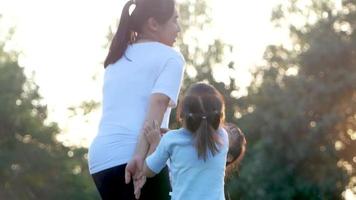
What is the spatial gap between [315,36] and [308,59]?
0.82m

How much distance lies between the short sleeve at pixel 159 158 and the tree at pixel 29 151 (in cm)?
3227

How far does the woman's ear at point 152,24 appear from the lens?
11.7 ft

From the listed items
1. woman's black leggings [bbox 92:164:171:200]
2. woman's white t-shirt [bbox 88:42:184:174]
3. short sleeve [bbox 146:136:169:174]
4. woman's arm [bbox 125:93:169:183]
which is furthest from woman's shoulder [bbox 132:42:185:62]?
woman's black leggings [bbox 92:164:171:200]

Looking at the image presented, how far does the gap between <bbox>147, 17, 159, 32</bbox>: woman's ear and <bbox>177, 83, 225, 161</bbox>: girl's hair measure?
257 millimetres

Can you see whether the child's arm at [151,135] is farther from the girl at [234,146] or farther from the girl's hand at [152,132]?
the girl at [234,146]

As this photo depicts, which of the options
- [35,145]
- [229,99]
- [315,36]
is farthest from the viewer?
[229,99]

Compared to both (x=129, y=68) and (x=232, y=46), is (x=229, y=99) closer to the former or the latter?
(x=232, y=46)

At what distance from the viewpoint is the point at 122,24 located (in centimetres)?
359

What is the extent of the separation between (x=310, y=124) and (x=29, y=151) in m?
10.3

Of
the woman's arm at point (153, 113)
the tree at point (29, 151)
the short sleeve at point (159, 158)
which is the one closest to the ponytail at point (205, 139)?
the short sleeve at point (159, 158)

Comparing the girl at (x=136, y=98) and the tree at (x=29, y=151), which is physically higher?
the girl at (x=136, y=98)

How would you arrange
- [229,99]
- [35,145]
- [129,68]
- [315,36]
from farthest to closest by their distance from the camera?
[229,99] < [35,145] < [315,36] < [129,68]

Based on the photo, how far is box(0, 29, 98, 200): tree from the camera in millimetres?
36219

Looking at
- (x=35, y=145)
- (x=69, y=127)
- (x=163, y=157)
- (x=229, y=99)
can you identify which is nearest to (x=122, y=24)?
(x=163, y=157)
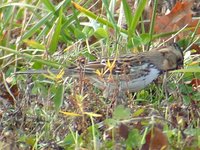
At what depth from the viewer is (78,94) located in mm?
4617

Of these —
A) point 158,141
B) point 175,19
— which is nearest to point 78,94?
point 158,141

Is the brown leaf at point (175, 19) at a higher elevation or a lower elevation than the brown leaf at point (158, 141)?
higher

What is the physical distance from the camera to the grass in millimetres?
4137

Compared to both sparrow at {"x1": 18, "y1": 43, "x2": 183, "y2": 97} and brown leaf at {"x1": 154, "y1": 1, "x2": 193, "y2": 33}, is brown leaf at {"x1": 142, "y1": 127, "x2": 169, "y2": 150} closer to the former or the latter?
sparrow at {"x1": 18, "y1": 43, "x2": 183, "y2": 97}

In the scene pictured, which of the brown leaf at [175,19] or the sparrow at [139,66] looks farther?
the brown leaf at [175,19]

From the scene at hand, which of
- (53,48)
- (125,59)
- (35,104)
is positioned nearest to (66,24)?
(53,48)

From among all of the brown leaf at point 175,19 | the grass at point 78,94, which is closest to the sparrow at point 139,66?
the grass at point 78,94

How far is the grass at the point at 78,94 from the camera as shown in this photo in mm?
4137

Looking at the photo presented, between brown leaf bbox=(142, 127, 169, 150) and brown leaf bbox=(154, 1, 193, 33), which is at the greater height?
brown leaf bbox=(154, 1, 193, 33)

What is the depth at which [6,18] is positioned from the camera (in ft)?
20.4

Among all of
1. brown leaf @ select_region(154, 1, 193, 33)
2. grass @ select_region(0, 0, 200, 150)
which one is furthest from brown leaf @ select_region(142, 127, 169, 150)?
brown leaf @ select_region(154, 1, 193, 33)

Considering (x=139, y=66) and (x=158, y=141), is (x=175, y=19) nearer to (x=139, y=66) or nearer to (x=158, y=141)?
(x=139, y=66)

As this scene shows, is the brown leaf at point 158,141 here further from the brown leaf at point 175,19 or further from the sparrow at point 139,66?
the brown leaf at point 175,19

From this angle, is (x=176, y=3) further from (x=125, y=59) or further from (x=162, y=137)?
(x=162, y=137)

━━━━

Goal of the exercise ::
Reproduce all of the records above word for word, omitting the pictures.

Exercise output ::
What is the spatial gap between [315,36] and [308,59]?
0.82m

How much distance lies between the short sleeve at pixel 159 158 and the tree at pixel 29 151 (in cm)?
3227

How far does the woman's ear at point 152,24 appear from the lens?
11.7 ft

From the listed items
1. woman's black leggings [bbox 92:164:171:200]
2. woman's white t-shirt [bbox 88:42:184:174]
3. short sleeve [bbox 146:136:169:174]
4. woman's arm [bbox 125:93:169:183]
which is furthest from woman's shoulder [bbox 132:42:185:62]?
woman's black leggings [bbox 92:164:171:200]

Looking at the image presented, how far does the gap between <bbox>147, 17, 159, 32</bbox>: woman's ear and <bbox>177, 83, 225, 161</bbox>: girl's hair measure?
257 millimetres

Can you see whether the child's arm at [151,135] is farther from the girl at [234,146] or farther from the girl's hand at [152,132]?
the girl at [234,146]

As this photo depicts, which of the options
- [35,145]
- [229,99]
- [315,36]
is farthest from the viewer?
[229,99]

Compared to both (x=129, y=68) and (x=232, y=46), is (x=229, y=99) closer to the former or the latter?
(x=232, y=46)

At what distance from the viewpoint is the point at 122,24 located (in centimetres)?
359

What is the extent of the separation between (x=310, y=124) and (x=29, y=151) in m?
10.3

Of
the woman's arm at point (153, 113)
the tree at point (29, 151)
the short sleeve at point (159, 158)
which is the one closest to the ponytail at point (205, 139)?
the short sleeve at point (159, 158)

Comparing the girl at (x=136, y=98) and the tree at (x=29, y=151), which is physically higher?
the girl at (x=136, y=98)

How would you arrange
- [229,99]
- [35,145]
- [129,68]
- [315,36]
from farthest to closest by their distance from the camera?
[229,99] < [35,145] < [315,36] < [129,68]

Based on the photo, how far is box(0, 29, 98, 200): tree from the camera in millimetres?
36219

Looking at
- (x=35, y=145)
- (x=69, y=127)
- (x=163, y=157)
- (x=229, y=99)
can you identify which is nearest to (x=122, y=24)?
(x=163, y=157)
At what depth from the viewer is (78,94) located in mm?
4617

Of these —
A) point 158,141
B) point 175,19
— which is nearest to point 78,94?
point 158,141

Is the brown leaf at point (175, 19) at a higher elevation or a lower elevation than the brown leaf at point (158, 141)?
higher

What is the physical distance from the camera to the grass in millimetres?
4137

Compared to both sparrow at {"x1": 18, "y1": 43, "x2": 183, "y2": 97} and brown leaf at {"x1": 154, "y1": 1, "x2": 193, "y2": 33}, is brown leaf at {"x1": 142, "y1": 127, "x2": 169, "y2": 150} closer to the former or the latter?
sparrow at {"x1": 18, "y1": 43, "x2": 183, "y2": 97}

In the scene pictured, which of the brown leaf at [175,19] or the sparrow at [139,66] looks farther?
the brown leaf at [175,19]

From the scene at hand, which of
- (53,48)
- (125,59)
- (35,104)
is positioned nearest to (66,24)?
(53,48)

From among all of the brown leaf at point 175,19 | the grass at point 78,94, which is closest to the sparrow at point 139,66?
the grass at point 78,94

How far is the grass at the point at 78,94 from the camera as shown in this photo in mm?
4137

Looking at the photo presented, between brown leaf bbox=(142, 127, 169, 150) and brown leaf bbox=(154, 1, 193, 33), which is at the greater height?
brown leaf bbox=(154, 1, 193, 33)

What is the depth at which [6,18] is positioned from the camera (in ft)?
20.4

Among all of
1. brown leaf @ select_region(154, 1, 193, 33)
2. grass @ select_region(0, 0, 200, 150)
which one is furthest from brown leaf @ select_region(142, 127, 169, 150)?
brown leaf @ select_region(154, 1, 193, 33)

Considering (x=139, y=66) and (x=158, y=141), is (x=175, y=19) nearer to (x=139, y=66) or nearer to (x=158, y=141)?
(x=139, y=66)

As this scene shows, is the brown leaf at point 158,141 here further from the brown leaf at point 175,19 or further from the sparrow at point 139,66?
the brown leaf at point 175,19

From this angle, is (x=176, y=3) further from (x=125, y=59) or further from (x=162, y=137)?
(x=162, y=137)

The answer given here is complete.